>> Start QUOTED PASSAGE

I was immediately intrigued by Quehaceres con Góngora, a scholarly monograph that, in its approach to a writer who could arguably be classified as one of the most esoteric of Spanish poets, Luis de Góngora y Argote, made reference to such purveyors of popular culture as Pink Floyd and Crosby, Stills, and Nash. In this sense, one of forging unimagined connections, Julio Baena’s reading of Góngora’s poetry (and of Góngora, in both metonymical and literal fashions) does not disappoint.

The author defines his study as an attempt to read Góngora “por primera vez.” He uses the term “quehaceres” to refer to an encounter with Góngora that, unlike the work of Hispanists who have attempted to explain the poet’s difficult language for students and scholars, proposes an engagement with the poet that is intuitive and intimate, one that would open up interpretative possibilities that can only be realized by the individual. Baena likens his approach to reading Góngora to performance. Its interplay of the fixed and the fluid would allow readers to appreciate the musicality and the suggestive utterances of a writer who tests the limits of language during a time when the very notion of “boundary” was increasingly dubious.

>> End QUOTED PASSAGE
>> Start RAW DATA

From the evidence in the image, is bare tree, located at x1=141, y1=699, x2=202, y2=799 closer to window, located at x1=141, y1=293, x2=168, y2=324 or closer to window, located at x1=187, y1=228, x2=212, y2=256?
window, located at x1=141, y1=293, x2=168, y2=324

>> End RAW DATA

**TASK REQUIREMENTS**: In the review of Quehaceres con Góngora, what does Baena liken his approach to reading Góngora to? The material above comes from a source separate from the text.

**RESULT**: He likens it to performance.